# Sentinel-2 Image Processing 

The notebook presents the training data generation script.

### About Informal Settlement Dataset
The Informal Settlement Dataset was received from iMMAP on March 5, 2020. The dataset contains ground-validated locations of informal migrant settlements in Northern Colombia. Through visual interpretation, we generated ground-truth polygons of the informal settlements. This script contains code for converting the vector shapefiles to raster masks.

### About Sentinel-2 Imagery

SENTINEL-2 is a wide-swath, high-resolution, multi-spectral imaging mission, supporting Copernicus Land Monitoring studies, including the monitoring of vegetation, soil and water cover, as well as observation of inland waterways and coastal areas ([Source](https://sentinel.esa.int/web/sentinel/user-guides/sentinel-2-msi/overview)). 

**Note**: 
- For 2016 and 2017 satellite imagery, we obtained L-1C Sentinel2 Imagery. 
- For 2018 - 2020 satellite imagery we obtained L-2A Sentinel2 Imagery. 

## Imports and Setup

In [1]:
import os
import operator
from tqdm import tqdm
import pandas as pd
import numpy as np
pd.set_option('use_inf_as_na', True)

import geopandas as gpd
import rasterio as rio

import sys
sys.path.insert(0, '../utils')
import geoutils

import logging
import warnings
logging.getLogger().setLevel(logging.ERROR)
warnings.filterwarnings("ignore")

import matplotlib.pyplot as plt
%matplotlib inline

%load_ext autoreload
%autoreload 2

## File Locations

In [2]:
data_dir = "../data/"
images_dir = data_dir + 'images/'
indices_dir = data_dir + 'indices/'
pos_mask_dir = data_dir + 'pos_masks/'
neg_mask_dir = data_dir + 'neg_masks/'

if not os.path.exists(data_dir):
    os.makedirs(data_dir)
if not os.path.exists(images_dir):
    os.makedirs(images_dir)
if not os.path.exists(indices_dir):
    os.makedirs(indices_dir)
if not os.path.exists(pos_mask_dir):
    os.makedirs(pos_mask_dir)
if not os.path.exists(neg_mask_dir):
    os.makedirs(neg_mask_dir)

areas = ['maicao', 'riohacha', 'uribia', 'arauca', 'cucuta', 'tibu', 'arauquita', 'soacha', 'bogota']
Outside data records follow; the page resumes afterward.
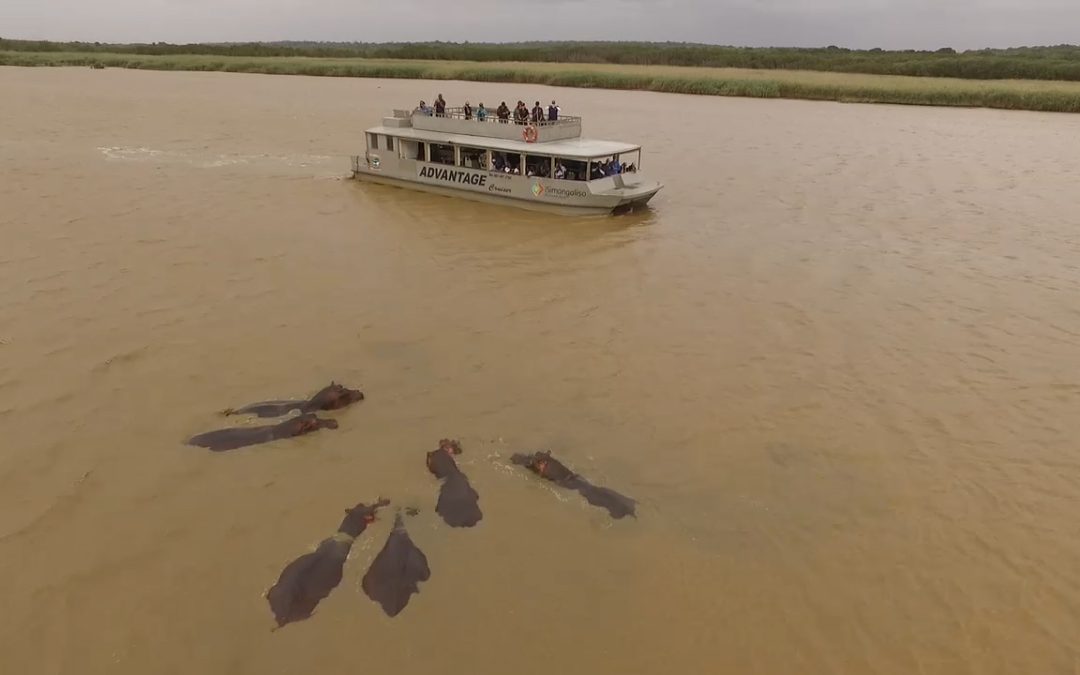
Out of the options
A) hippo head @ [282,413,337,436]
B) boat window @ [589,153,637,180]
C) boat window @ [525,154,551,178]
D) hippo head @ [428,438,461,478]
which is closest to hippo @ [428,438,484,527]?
hippo head @ [428,438,461,478]

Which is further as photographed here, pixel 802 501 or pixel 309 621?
pixel 802 501

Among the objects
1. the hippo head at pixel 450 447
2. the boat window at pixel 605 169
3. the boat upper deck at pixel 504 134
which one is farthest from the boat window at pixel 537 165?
the hippo head at pixel 450 447

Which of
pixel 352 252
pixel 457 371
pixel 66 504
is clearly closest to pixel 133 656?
pixel 66 504

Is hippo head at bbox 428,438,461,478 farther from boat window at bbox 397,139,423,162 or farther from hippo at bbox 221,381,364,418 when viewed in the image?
boat window at bbox 397,139,423,162

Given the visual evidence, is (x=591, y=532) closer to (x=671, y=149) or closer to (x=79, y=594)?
(x=79, y=594)

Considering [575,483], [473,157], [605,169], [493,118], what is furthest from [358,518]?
[493,118]

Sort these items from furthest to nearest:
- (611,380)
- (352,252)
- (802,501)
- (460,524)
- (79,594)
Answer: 1. (352,252)
2. (611,380)
3. (802,501)
4. (460,524)
5. (79,594)

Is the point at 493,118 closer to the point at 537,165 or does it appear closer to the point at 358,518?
the point at 537,165
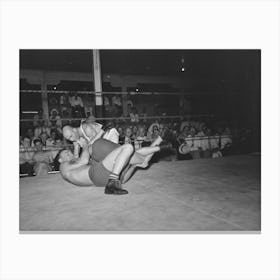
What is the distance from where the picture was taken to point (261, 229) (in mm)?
1387

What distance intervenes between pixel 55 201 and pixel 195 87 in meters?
7.92

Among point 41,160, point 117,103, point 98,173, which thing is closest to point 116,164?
point 98,173

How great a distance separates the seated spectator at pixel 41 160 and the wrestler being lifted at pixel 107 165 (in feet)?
4.58

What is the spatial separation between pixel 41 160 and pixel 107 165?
198 centimetres

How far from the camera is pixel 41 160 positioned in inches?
141

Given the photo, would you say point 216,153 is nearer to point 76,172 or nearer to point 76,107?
point 76,172

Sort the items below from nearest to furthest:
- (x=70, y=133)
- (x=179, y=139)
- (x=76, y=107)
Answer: (x=70, y=133) → (x=179, y=139) → (x=76, y=107)

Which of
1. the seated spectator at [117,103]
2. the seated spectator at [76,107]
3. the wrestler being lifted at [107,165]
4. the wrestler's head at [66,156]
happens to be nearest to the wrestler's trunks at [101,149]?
the wrestler being lifted at [107,165]

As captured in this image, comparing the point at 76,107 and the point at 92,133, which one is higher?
the point at 76,107

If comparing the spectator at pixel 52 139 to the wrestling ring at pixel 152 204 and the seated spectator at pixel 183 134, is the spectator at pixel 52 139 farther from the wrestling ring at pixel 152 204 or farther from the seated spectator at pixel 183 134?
the seated spectator at pixel 183 134

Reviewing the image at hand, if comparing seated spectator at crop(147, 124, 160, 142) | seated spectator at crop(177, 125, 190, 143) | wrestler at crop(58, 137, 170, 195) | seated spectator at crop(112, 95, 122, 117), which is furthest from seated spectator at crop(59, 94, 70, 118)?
wrestler at crop(58, 137, 170, 195)

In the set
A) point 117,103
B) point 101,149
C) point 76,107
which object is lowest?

## Download Files from GCS

In [3]:
#!gsutil -q -m cp gs://immap-images/20200501/*.tif {images_dir}
#!gsutil -m cp gs://immap-indices/20200421/*.tif {indices_dir}
#!gsutil -m cp gs://immap-masks-pos/20200421/*.gpkg {pos_mask_dir}
#!gsutil -m cp gs://immap-masks-neg/20200421/*.gpkg {neg_mask_dir}
print('Operations completed.')

Operations completed.


## Area Filepath Dictionary
The following cell returns a dictionary containing the image filepaths for each area.

In [4]:
area_dict = geoutils.get_filepaths(areas, images_dir, indices_dir, pos_mask_dir, neg_mask_dir)
print("Image filepaths for Bogota:")
area_dict['bogota']

Image filepaths for Bogota:


{'pos_mask_gpkg': '../data/pos_masks/bogota_pos.gpkg',
 'neg_mask_gpkg': '../data/neg_masks/bogota_neg.gpkg',
 'images': ['../data/images/bogota_2015-2016.tif',
  '../data/images/bogota_2017-2018.tif',
  '../data/images/bogota_2019-2020.tif'],
 'indices': ['../data/indices/indices_bogota_2015-2016.tif',
  '../data/indices/indices_bogota_2017-2018.tif',
  '../data/indices/indices_bogota_2019-2020.tif']}

In [6]:
for area in area_dict:
    pos_mask = area_dict[area]['pos_mask_gpkg']
    neg_mask = area_dict[area]['neg_mask_gpkg']
    !gsutil -q -m cp {pos_mask} gs://immap-masks-pos/20200504/
    !gsutil -q -m cp {neg_mask} gs://immap-masks-neg/20200504/

## Generate TIFF Files for Indices
The following script is used to generate TIFF files for the derived indices for each of the images. There is no need to run this if the indices have already been generated. 

In [5]:
for area in areas[3:]:
    area_dict = geoutils.write_indices(area_dict, area, indices_dir)

100%|██████████| 3/3 [23:35<00:00, 471.71s/it]
100%|██████████| 3/3 [07:07<00:00, 142.62s/it]
100%|██████████| 3/3 [17:46<00:00, 355.36s/it]
100%|██████████| 3/3 [19:48<00:00, 396.28s/it]
100%|██████████| 3/3 [01:11<00:00, 23.95s/it]
100%|██████████| 3/3 [10:53<00:00, 217.88s/it]


## Generate Target Raster Masks
The following scripts generate TIFF masks for the vector GPKG files of both positive (new informal settlements) and negative (non-new informal settlement) samples.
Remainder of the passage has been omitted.